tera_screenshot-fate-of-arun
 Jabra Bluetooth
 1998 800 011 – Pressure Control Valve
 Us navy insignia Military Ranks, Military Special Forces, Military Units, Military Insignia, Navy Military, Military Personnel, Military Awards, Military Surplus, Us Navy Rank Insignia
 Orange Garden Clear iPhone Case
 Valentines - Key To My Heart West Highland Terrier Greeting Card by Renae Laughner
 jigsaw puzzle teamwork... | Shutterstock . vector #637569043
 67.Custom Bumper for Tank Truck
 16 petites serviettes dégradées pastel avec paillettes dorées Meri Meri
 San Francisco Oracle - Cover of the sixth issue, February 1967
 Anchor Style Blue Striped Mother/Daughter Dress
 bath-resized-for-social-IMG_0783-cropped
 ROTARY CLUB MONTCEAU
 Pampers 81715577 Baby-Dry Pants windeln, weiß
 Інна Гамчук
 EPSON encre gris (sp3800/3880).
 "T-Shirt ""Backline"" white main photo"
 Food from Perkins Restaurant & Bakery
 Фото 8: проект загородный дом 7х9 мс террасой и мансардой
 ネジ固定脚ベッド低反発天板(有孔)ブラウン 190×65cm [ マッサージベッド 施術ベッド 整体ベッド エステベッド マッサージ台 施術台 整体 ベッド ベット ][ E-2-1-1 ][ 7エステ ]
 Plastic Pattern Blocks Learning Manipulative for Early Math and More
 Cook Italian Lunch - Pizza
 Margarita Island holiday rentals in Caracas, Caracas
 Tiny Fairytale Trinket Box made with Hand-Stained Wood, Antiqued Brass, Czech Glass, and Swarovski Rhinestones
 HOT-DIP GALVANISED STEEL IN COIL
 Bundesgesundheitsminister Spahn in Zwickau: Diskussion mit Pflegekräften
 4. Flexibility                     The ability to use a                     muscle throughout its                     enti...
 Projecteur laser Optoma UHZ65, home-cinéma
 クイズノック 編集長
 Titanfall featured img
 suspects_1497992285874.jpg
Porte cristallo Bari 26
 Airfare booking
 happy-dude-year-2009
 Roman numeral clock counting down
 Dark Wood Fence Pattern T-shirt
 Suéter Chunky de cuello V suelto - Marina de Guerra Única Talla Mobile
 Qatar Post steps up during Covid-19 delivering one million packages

◇ ◇ ◇

The lines to report are those in the material above that contain the word "Wood"; copy every one of them.

 Tiny Fairytale Trinket Box made with Hand-Stained Wood, Antiqued Brass, Czech Glass, and Swarovski Rhinestones
 Dark Wood Fence Pattern T-shirt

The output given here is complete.